Er holt tief Luft und nimmt seine ganze Kraft zusammen. »Wir wollen das letzte Kapitel unseres Lebens nicht dem Zufall überlassen, mit einem elenden, schleppenden Ende für alle Beteiligten. Ich weiß, das wird euch jetzt erst einmal schockieren, es fühlt sich auch schockierend an, es auszusprechen, wir haben selbst eine Weile gebraucht, bis wir alles zu Ende durchdacht hatten, aber wir halten es für die beste Entscheidung …«
»Was denn?«, wirft Thomas ein, der ungeduldig wird, als Joseph ins Stocken gerät.
»Wir haben vor, unserem Leben in einem Jahr ein Ende zu setzen.

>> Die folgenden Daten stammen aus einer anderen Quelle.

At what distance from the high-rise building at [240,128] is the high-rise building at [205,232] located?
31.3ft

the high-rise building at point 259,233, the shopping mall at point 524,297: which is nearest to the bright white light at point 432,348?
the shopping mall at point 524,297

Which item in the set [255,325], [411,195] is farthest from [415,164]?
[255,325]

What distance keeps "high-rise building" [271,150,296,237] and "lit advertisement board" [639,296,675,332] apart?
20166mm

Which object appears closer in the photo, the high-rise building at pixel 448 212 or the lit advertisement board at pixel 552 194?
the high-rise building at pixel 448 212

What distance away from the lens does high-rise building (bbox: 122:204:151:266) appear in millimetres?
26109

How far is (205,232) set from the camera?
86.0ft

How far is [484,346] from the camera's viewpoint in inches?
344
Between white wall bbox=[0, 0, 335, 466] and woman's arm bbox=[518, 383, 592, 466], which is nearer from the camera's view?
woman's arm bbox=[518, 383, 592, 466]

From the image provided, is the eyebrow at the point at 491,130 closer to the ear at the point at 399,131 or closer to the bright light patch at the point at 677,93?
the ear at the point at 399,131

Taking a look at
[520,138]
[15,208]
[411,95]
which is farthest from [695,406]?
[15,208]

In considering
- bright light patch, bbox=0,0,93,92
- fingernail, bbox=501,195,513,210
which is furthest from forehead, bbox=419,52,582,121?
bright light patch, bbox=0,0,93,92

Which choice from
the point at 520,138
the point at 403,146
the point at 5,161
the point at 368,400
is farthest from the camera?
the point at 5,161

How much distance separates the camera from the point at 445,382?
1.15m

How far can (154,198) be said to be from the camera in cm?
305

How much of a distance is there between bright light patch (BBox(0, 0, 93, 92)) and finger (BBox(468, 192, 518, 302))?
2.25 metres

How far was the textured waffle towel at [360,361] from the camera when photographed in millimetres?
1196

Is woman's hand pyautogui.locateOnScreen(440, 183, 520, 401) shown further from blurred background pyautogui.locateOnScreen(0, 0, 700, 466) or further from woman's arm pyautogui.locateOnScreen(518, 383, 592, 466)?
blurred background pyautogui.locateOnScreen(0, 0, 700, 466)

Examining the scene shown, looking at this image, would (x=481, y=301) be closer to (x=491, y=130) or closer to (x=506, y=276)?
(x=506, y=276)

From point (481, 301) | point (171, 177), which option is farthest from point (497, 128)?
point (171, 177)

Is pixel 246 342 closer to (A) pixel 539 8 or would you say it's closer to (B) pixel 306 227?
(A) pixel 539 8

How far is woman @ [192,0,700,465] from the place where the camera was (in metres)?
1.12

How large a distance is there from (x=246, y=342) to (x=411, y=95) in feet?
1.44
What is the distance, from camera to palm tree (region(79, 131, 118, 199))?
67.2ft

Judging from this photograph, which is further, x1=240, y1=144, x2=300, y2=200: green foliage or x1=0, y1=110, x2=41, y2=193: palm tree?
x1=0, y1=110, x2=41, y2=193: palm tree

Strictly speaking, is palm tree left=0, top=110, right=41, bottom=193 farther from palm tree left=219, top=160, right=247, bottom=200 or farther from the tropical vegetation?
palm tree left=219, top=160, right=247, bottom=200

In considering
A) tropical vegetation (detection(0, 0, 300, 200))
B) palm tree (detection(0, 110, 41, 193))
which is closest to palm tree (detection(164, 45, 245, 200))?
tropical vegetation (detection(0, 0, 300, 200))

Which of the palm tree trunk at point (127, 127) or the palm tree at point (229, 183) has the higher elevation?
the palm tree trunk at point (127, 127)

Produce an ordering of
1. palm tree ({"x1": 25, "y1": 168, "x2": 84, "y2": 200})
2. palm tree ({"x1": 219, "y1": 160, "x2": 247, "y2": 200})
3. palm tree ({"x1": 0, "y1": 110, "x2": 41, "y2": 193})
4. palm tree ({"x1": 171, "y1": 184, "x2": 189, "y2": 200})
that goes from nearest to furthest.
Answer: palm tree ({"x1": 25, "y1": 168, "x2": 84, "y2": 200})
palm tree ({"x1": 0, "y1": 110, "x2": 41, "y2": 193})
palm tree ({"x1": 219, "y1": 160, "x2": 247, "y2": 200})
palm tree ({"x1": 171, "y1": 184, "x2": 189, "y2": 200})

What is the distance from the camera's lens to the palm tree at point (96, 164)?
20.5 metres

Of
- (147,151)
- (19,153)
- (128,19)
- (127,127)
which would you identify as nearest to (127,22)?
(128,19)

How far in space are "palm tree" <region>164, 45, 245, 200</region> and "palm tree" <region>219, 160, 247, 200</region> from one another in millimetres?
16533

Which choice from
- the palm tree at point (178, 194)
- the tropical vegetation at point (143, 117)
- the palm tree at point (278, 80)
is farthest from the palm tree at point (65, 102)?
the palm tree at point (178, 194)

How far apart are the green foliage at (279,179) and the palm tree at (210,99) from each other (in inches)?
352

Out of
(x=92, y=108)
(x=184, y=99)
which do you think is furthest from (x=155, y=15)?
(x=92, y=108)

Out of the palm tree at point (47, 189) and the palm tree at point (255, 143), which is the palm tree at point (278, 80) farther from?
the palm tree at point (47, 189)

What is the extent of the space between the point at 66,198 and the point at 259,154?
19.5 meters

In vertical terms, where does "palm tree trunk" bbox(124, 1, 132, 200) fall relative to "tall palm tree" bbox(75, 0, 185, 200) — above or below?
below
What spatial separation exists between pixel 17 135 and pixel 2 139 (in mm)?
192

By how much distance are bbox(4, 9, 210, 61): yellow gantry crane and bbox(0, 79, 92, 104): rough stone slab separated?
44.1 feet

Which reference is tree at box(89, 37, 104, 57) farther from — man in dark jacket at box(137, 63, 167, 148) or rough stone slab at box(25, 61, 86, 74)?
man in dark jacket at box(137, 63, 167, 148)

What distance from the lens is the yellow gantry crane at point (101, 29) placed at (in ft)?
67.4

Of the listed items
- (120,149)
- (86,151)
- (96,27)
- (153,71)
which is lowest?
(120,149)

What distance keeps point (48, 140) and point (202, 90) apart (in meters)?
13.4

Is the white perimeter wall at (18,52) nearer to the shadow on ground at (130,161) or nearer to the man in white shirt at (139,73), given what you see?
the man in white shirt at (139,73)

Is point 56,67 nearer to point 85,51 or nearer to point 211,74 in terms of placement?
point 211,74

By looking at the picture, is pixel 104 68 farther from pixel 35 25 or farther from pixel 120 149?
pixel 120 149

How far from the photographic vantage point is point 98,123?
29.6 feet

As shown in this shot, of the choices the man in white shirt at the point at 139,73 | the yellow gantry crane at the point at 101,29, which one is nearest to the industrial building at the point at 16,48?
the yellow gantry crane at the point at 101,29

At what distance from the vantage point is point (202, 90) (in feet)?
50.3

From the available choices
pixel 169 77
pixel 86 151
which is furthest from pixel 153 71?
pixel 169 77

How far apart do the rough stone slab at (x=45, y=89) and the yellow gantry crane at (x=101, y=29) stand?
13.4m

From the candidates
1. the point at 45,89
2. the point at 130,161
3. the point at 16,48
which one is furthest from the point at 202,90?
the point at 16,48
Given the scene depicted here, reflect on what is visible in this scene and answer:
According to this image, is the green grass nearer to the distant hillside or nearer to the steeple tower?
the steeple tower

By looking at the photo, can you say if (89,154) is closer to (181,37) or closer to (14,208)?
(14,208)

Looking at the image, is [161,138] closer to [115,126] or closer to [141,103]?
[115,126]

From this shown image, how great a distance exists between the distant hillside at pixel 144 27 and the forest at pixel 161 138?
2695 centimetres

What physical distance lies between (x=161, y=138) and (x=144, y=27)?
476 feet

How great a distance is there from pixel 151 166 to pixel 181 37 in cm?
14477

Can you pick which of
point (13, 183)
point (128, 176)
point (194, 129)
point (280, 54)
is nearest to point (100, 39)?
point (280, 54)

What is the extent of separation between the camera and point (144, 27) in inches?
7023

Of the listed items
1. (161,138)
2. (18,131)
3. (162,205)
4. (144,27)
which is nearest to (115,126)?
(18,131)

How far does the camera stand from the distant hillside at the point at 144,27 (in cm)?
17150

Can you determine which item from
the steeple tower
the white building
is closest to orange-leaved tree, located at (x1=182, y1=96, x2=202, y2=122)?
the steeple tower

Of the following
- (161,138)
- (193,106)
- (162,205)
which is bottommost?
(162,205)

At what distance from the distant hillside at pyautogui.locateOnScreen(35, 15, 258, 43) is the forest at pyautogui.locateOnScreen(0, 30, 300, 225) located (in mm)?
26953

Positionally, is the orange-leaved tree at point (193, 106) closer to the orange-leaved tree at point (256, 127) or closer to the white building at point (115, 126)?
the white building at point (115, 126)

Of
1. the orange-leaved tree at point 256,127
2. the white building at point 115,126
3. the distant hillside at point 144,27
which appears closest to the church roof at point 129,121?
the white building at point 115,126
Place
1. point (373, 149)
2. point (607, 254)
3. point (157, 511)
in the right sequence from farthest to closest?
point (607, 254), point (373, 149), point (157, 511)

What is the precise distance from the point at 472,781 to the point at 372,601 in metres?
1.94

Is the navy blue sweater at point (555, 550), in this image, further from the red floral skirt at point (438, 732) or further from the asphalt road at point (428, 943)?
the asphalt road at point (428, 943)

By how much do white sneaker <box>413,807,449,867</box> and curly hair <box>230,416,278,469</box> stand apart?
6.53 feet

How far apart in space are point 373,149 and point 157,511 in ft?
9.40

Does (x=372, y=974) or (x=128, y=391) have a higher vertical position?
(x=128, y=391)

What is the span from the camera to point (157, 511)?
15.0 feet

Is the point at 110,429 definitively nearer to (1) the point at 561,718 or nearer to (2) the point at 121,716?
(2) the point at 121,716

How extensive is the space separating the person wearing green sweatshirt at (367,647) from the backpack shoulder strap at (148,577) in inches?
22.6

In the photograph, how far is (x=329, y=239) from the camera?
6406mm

Nächsten Juni.« Josephs Stimme bricht.
»Wie bitte, was hast du gesagt?« Violet reißt die Augen auf.
»Wir wollen nicht, dass einer von uns vor dem anderen stirbt. Wir wollen nicht ohneeinander leben … wir wollen selbst bestimmen, wie unsere Geschichte endet.« Diese Erklärung spricht er jetzt sanfter aus, aber seine Stimme klingt ge quält, als würde er sein Bestes tun, um die Bürde leichter zu machen, die wir ihnen auferlegen.
»Was?«, fragt Thomas entgeistert.
»Ja, wovon redet ihr überhaupt?«, stößt Jane hastig hervor und stellt ihr Glas auf den Tisch, als müsste sie die Hände frei haben.
»Das hier wird unser letztes Jahr.« Es ist surreal, Joseph diese Worte aussprechen zu hören, obwohl ich sie schon vor ihm ausgesprochen habe. Das hier wird mein letztes Jahr.
»Das ist ein Witz, oder?« Jane lässt ihren Blick zwischen uns beiden hin- und herwandern, als würde sie nach der Pointe suchen.
»Das ist kein Witz«, sage ich, wobei ich mir verzweifelt wünsche, dass wir uns wirklich so einen Spaß erlauben könnten.
»Ich verstehe das nicht«, sagt Violet in flehendem Ton.
»Wir werden es euch erklären.« Ich beuge mich vor und rutsche dabei an den vorderen Rand des Sofas.
»Ja, bitte. Das Ganze klingt ziemlich krank.« Thomas wirft sich zurück auf die Polster, weg von mir.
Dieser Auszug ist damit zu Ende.